» **PROBLÈME À TRAITER**
Transforme tous les enregistrements ci-dessous en une liste JSON de chaînes, une chaîne par ligne, sans les lignes vides. Ne garde pas les images dans ta réponse.

Enregistrements tirés d'une collection:
● ● ● ●
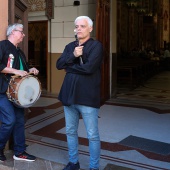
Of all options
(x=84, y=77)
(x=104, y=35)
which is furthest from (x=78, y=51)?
(x=104, y=35)

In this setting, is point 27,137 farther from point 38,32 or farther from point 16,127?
point 38,32

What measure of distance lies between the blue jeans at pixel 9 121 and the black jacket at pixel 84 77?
2.35ft

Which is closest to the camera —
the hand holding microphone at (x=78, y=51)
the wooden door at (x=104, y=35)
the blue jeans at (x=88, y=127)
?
the hand holding microphone at (x=78, y=51)

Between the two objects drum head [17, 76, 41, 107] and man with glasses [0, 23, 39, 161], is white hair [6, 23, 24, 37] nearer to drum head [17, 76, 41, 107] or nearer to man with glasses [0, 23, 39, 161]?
man with glasses [0, 23, 39, 161]

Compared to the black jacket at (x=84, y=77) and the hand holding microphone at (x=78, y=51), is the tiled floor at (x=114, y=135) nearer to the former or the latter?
the black jacket at (x=84, y=77)

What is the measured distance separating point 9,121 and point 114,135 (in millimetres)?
1927

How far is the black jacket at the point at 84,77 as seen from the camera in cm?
278

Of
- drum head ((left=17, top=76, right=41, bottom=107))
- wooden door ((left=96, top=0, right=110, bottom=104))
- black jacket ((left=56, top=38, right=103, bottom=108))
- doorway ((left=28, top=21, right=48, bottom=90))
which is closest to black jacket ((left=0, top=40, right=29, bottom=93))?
drum head ((left=17, top=76, right=41, bottom=107))

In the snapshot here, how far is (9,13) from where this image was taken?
3734 mm

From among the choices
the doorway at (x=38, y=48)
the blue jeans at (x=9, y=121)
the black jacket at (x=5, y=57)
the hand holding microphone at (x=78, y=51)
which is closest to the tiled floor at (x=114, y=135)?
the blue jeans at (x=9, y=121)

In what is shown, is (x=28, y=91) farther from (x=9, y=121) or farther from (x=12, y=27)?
(x=12, y=27)

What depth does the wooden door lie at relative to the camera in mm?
7027

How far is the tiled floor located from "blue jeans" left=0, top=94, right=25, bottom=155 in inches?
10.3

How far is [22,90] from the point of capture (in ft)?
10.3
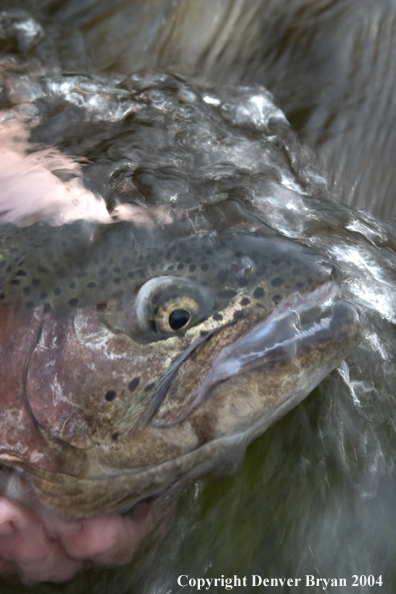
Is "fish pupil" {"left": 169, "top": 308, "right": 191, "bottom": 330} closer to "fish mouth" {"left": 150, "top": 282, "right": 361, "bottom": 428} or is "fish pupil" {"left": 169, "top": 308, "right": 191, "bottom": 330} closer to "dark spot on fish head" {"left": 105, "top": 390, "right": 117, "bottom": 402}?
"fish mouth" {"left": 150, "top": 282, "right": 361, "bottom": 428}

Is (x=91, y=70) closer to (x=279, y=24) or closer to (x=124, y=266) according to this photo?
(x=279, y=24)

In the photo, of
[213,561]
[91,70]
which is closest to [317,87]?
[91,70]

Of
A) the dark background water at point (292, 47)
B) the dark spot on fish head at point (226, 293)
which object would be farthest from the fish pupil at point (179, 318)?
the dark background water at point (292, 47)

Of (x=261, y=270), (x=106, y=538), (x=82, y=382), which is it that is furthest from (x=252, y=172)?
(x=106, y=538)

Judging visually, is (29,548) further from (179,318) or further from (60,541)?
(179,318)

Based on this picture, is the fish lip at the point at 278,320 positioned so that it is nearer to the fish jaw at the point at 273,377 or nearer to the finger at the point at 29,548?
the fish jaw at the point at 273,377
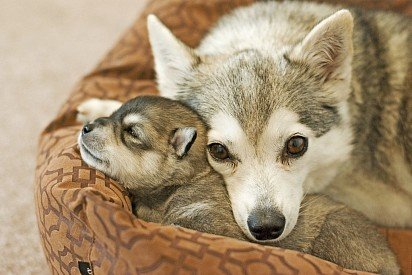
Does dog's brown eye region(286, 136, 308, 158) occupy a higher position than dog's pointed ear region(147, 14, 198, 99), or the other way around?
dog's pointed ear region(147, 14, 198, 99)

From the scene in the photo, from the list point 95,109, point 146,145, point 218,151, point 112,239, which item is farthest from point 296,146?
point 95,109

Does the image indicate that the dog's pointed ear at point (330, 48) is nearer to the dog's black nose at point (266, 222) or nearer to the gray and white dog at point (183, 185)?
the gray and white dog at point (183, 185)

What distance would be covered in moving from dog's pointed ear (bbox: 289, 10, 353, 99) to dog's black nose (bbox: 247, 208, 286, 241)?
22.3 inches

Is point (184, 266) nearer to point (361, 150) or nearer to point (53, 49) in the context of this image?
point (361, 150)

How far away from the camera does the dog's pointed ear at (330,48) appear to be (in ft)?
6.62

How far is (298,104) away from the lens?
2.03 m

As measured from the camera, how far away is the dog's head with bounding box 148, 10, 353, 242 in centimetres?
195

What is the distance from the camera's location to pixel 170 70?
2.28 meters

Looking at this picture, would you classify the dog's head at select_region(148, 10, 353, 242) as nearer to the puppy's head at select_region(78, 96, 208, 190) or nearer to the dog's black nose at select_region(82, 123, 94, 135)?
the puppy's head at select_region(78, 96, 208, 190)

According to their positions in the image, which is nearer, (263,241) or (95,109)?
(263,241)

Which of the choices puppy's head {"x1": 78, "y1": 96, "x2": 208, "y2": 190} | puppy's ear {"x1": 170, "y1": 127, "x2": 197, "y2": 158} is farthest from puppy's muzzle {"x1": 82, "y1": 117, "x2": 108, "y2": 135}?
puppy's ear {"x1": 170, "y1": 127, "x2": 197, "y2": 158}

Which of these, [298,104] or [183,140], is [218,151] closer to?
[183,140]

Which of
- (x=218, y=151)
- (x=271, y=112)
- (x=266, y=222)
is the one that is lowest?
(x=266, y=222)

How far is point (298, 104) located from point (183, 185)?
0.48 meters
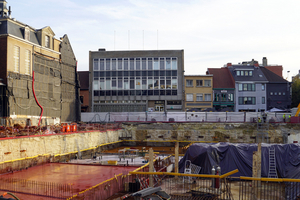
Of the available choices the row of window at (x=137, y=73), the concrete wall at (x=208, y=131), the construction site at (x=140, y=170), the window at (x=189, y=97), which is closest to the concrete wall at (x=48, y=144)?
the construction site at (x=140, y=170)

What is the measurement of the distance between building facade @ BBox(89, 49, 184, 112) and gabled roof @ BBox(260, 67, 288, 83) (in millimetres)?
18897

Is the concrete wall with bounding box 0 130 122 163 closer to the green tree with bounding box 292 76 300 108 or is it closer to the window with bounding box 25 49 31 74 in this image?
the window with bounding box 25 49 31 74

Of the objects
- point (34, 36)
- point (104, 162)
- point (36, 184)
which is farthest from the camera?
point (34, 36)

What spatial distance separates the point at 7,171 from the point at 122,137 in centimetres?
2495

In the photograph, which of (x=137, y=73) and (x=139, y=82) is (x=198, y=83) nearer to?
(x=139, y=82)

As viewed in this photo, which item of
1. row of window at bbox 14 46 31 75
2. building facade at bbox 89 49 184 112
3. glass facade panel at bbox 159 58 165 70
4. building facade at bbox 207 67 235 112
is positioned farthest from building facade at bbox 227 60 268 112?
row of window at bbox 14 46 31 75

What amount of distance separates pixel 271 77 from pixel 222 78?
33.8 ft

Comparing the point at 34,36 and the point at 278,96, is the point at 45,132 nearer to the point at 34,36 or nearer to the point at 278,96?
the point at 34,36

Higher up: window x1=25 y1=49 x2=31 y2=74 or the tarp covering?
window x1=25 y1=49 x2=31 y2=74

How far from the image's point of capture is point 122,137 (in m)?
44.2

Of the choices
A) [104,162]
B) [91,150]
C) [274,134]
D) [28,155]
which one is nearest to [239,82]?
[274,134]

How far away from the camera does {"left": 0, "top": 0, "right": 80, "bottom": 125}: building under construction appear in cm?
3262

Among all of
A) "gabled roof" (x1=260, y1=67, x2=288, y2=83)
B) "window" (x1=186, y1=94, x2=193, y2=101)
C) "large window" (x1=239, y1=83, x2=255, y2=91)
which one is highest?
"gabled roof" (x1=260, y1=67, x2=288, y2=83)

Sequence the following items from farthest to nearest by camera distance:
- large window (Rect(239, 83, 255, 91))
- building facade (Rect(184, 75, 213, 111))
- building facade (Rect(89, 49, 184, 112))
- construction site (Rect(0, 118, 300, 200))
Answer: large window (Rect(239, 83, 255, 91)), building facade (Rect(184, 75, 213, 111)), building facade (Rect(89, 49, 184, 112)), construction site (Rect(0, 118, 300, 200))
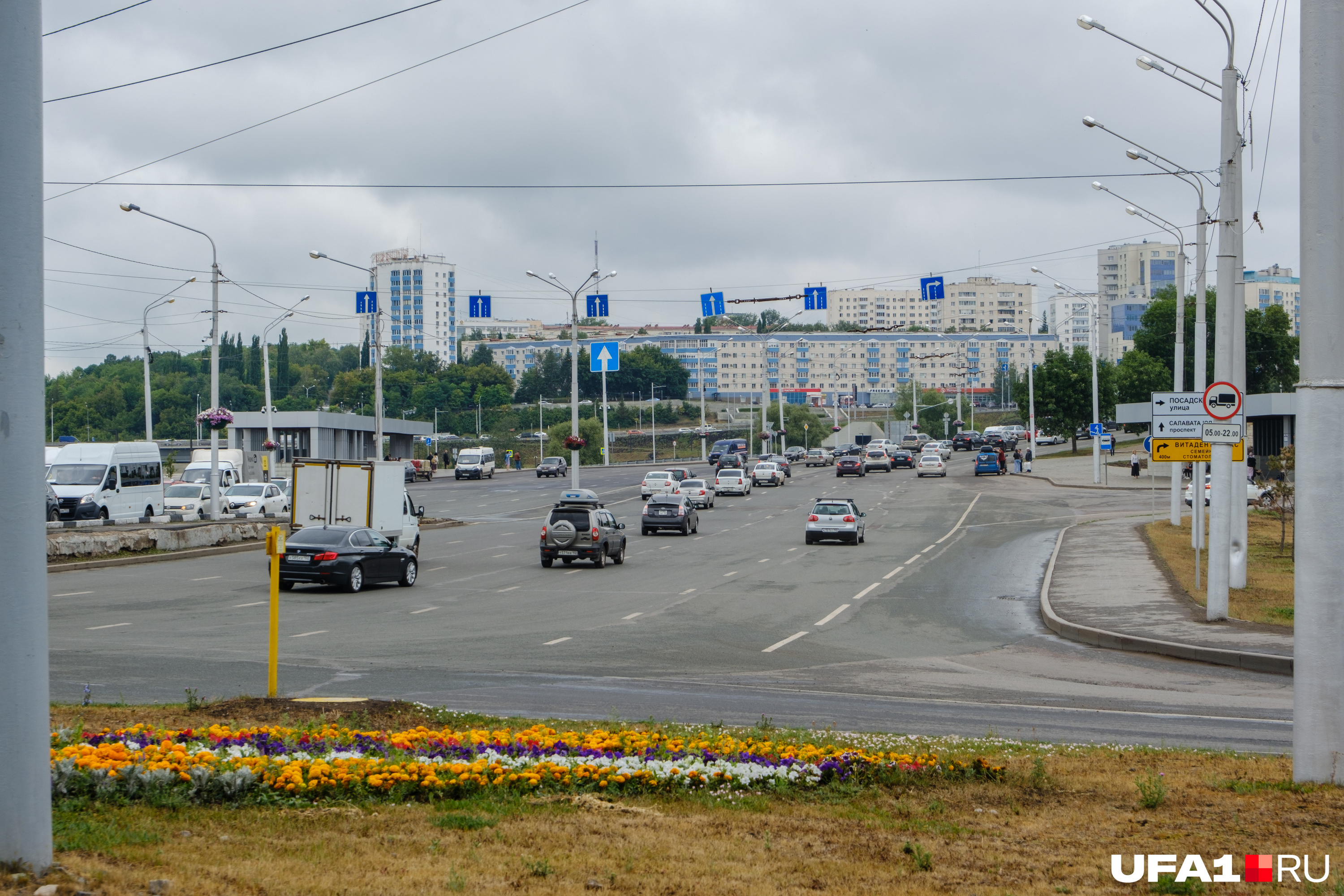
● ● ● ●
» **RÉPONSE ÉCRITE**
[
  "Of all options",
  "(x=84, y=77)",
  "(x=104, y=35)",
  "which is furthest from (x=78, y=51)?",
  "(x=104, y=35)",
  "In this setting, is point 27,137 farther from point 38,32 or farther from point 16,127?",
  "point 38,32",
  "What measure of distance lies between the blue jeans at pixel 9 121 and the black jacket at pixel 84 77?",
  "2.35ft",
  "Which is closest to the camera —",
  "the hand holding microphone at (x=78, y=51)",
  "the wooden door at (x=104, y=35)",
  "the blue jeans at (x=88, y=127)",
  "?",
  "the hand holding microphone at (x=78, y=51)",
  "Between the two objects drum head [17, 76, 41, 107] and man with glasses [0, 23, 39, 161], is white hair [6, 23, 24, 37] nearer to drum head [17, 76, 41, 107] or nearer to man with glasses [0, 23, 39, 161]?",
  "man with glasses [0, 23, 39, 161]",
  "Compared to the black jacket at (x=84, y=77) and the hand holding microphone at (x=78, y=51), is the tiled floor at (x=114, y=135) nearer to the former or the latter?",
  "the black jacket at (x=84, y=77)",
  "What is the measured distance separating point 9,121 and point 114,135 (in millimetres)?",
  "1927",
  "How far is the black jacket at the point at 84,77 as seen from the camera in cm?",
  "278",
  "Of",
  "- drum head ((left=17, top=76, right=41, bottom=107))",
  "- wooden door ((left=96, top=0, right=110, bottom=104))",
  "- black jacket ((left=56, top=38, right=103, bottom=108))",
  "- doorway ((left=28, top=21, right=48, bottom=90))",
  "which is closest to black jacket ((left=0, top=40, right=29, bottom=93))?",
  "drum head ((left=17, top=76, right=41, bottom=107))",
  "In the snapshot here, how far is (9,13) from where this image was taken?",
  "3734 mm",
  "From among the choices",
  "the doorway at (x=38, y=48)",
  "the blue jeans at (x=9, y=121)",
  "the black jacket at (x=5, y=57)",
  "the hand holding microphone at (x=78, y=51)",
  "which is closest to the tiled floor at (x=114, y=135)?",
  "the blue jeans at (x=9, y=121)",
  "In what is shown, is (x=28, y=91) farther from (x=9, y=121) or farther from (x=12, y=27)?",
  "(x=12, y=27)",
  "What depth does the wooden door lie at relative to the camera in mm?",
  "7027",
  "How far is the tiled floor located from \"blue jeans\" left=0, top=94, right=25, bottom=155 in inches?",
  "10.3",
  "How far is [22,90] from the point of capture (in ft)?",
  "10.3",
  "Is \"fish pupil\" {\"left\": 169, \"top\": 308, \"right\": 191, \"bottom\": 330} closer to \"fish mouth\" {\"left\": 150, \"top\": 282, \"right\": 361, \"bottom\": 428} or is \"fish pupil\" {\"left\": 169, \"top\": 308, \"right\": 191, \"bottom\": 330} closer to \"dark spot on fish head\" {\"left\": 105, \"top\": 390, \"right\": 117, \"bottom\": 402}?",
  "\"fish mouth\" {\"left\": 150, \"top\": 282, \"right\": 361, \"bottom\": 428}",
  "Is (x=91, y=70) closer to (x=279, y=24) or closer to (x=124, y=266) according to this photo?",
  "(x=279, y=24)",
  "In the photo, of",
  "[213,561]",
  "[91,70]",
  "which is closest to [317,87]?",
  "[91,70]",
  "Of",
  "A) the dark background water at point (292, 47)",
  "B) the dark spot on fish head at point (226, 293)",
  "which object would be farthest from the fish pupil at point (179, 318)?",
  "the dark background water at point (292, 47)",
  "Of (x=261, y=270), (x=106, y=538), (x=82, y=382), which is it that is furthest from (x=252, y=172)?",
  "(x=106, y=538)",
  "Judging visually, is (29,548) further from (179,318) or further from (60,541)?",
  "(179,318)",
  "Based on this picture, is the fish lip at the point at 278,320 positioned so that it is nearer to the fish jaw at the point at 273,377 or nearer to the finger at the point at 29,548?",
  "the fish jaw at the point at 273,377",
  "Does dog's brown eye region(286, 136, 308, 158) occupy a higher position than dog's pointed ear region(147, 14, 198, 99), or the other way around?",
  "dog's pointed ear region(147, 14, 198, 99)",
  "From the scene in the photo, from the list point 95,109, point 146,145, point 218,151, point 112,239, which item is farthest from point 296,146?",
  "point 95,109",
  "Does the image indicate that the dog's pointed ear at point (330, 48) is nearer to the dog's black nose at point (266, 222) or nearer to the gray and white dog at point (183, 185)?",
  "the gray and white dog at point (183, 185)",
  "What distance would be covered in moving from dog's pointed ear (bbox: 289, 10, 353, 99) to dog's black nose (bbox: 247, 208, 286, 241)?",
  "22.3 inches",
  "Is point (184, 266) nearer to point (361, 150) or nearer to point (53, 49) in the context of this image?",
  "point (361, 150)",
  "How far away from the camera does the dog's pointed ear at (330,48) appear to be (in ft)?",
  "6.62",
  "How far is (298,104) away from the lens?",
  "2.03 m",
  "As measured from the camera, how far away is the dog's head with bounding box 148, 10, 353, 242 in centimetres?",
  "195",
  "What is the distance from the camera's location to pixel 170 70?",
  "2.28 meters",
  "Looking at this picture, would you classify the dog's head at select_region(148, 10, 353, 242) as nearer to the puppy's head at select_region(78, 96, 208, 190) or nearer to the dog's black nose at select_region(82, 123, 94, 135)?",
  "the puppy's head at select_region(78, 96, 208, 190)",
  "According to their positions in the image, which is nearer, (263,241) or (95,109)?",
  "(263,241)",
  "Which of the choices puppy's head {\"x1\": 78, \"y1\": 96, \"x2\": 208, \"y2\": 190} | puppy's ear {\"x1\": 170, \"y1\": 127, \"x2\": 197, \"y2\": 158} is farthest from puppy's muzzle {\"x1\": 82, \"y1\": 117, \"x2\": 108, \"y2\": 135}?",
  "puppy's ear {\"x1\": 170, \"y1\": 127, \"x2\": 197, \"y2\": 158}",
  "Which of these, [298,104] or [183,140], is [218,151] closer to?",
  "[183,140]",
  "Which of",
  "- (x=218, y=151)",
  "- (x=271, y=112)",
  "- (x=266, y=222)",
  "is the one that is lowest?",
  "(x=266, y=222)",
  "How far is point (298, 104) located from point (183, 185)?",
  "0.48 meters",
  "Of the available choices the row of window at (x=137, y=73), the concrete wall at (x=208, y=131), the construction site at (x=140, y=170), the window at (x=189, y=97), which is closest to the concrete wall at (x=48, y=144)?",
  "the construction site at (x=140, y=170)",
  "What is the measurement of the distance between building facade @ BBox(89, 49, 184, 112) and gabled roof @ BBox(260, 67, 288, 83) (in millimetres)?",
  "18897",
  "Is the concrete wall with bounding box 0 130 122 163 closer to the green tree with bounding box 292 76 300 108 or is it closer to the window with bounding box 25 49 31 74 in this image?",
  "the window with bounding box 25 49 31 74",
  "Of the objects",
  "- point (34, 36)",
  "- point (104, 162)",
  "- point (36, 184)",
  "which is farthest from the camera?",
  "point (34, 36)",
  "What spatial distance separates the point at 7,171 from the point at 122,137 in centimetres?",
  "2495",
  "In the photograph, which of (x=137, y=73) and (x=139, y=82) is (x=198, y=83) nearer to?",
  "(x=139, y=82)",
  "As viewed in this photo, which item of",
  "1. row of window at bbox 14 46 31 75",
  "2. building facade at bbox 89 49 184 112",
  "3. glass facade panel at bbox 159 58 165 70",
  "4. building facade at bbox 207 67 235 112",
  "is positioned farthest from building facade at bbox 227 60 268 112?",
  "row of window at bbox 14 46 31 75",
  "What amount of distance separates pixel 271 77 from pixel 222 78?",
  "33.8 ft",
  "Comparing the point at 34,36 and the point at 278,96, is the point at 45,132 nearer to the point at 34,36 or nearer to the point at 278,96?",
  "the point at 34,36",
  "Higher up: window x1=25 y1=49 x2=31 y2=74 or the tarp covering?",
  "window x1=25 y1=49 x2=31 y2=74",
  "How far from the image's point of capture is point 122,137 (in m)?",
  "44.2",
  "Of the choices",
  "A) [104,162]",
  "B) [91,150]",
  "C) [274,134]",
  "D) [28,155]",
  "which one is nearest to [239,82]?",
  "[274,134]",
  "How far away from the camera does {\"left\": 0, \"top\": 0, \"right\": 80, \"bottom\": 125}: building under construction appear in cm?",
  "3262",
  "Among all of",
  "A) \"gabled roof\" (x1=260, y1=67, x2=288, y2=83)",
  "B) \"window\" (x1=186, y1=94, x2=193, y2=101)",
  "C) \"large window\" (x1=239, y1=83, x2=255, y2=91)",
  "which one is highest?",
  "\"gabled roof\" (x1=260, y1=67, x2=288, y2=83)",
  "Sequence the following items from farthest to nearest by camera distance:",
  "- large window (Rect(239, 83, 255, 91))",
  "- building facade (Rect(184, 75, 213, 111))",
  "- building facade (Rect(89, 49, 184, 112))",
  "- construction site (Rect(0, 118, 300, 200))",
  "Answer: large window (Rect(239, 83, 255, 91)), building facade (Rect(184, 75, 213, 111)), building facade (Rect(89, 49, 184, 112)), construction site (Rect(0, 118, 300, 200))"
]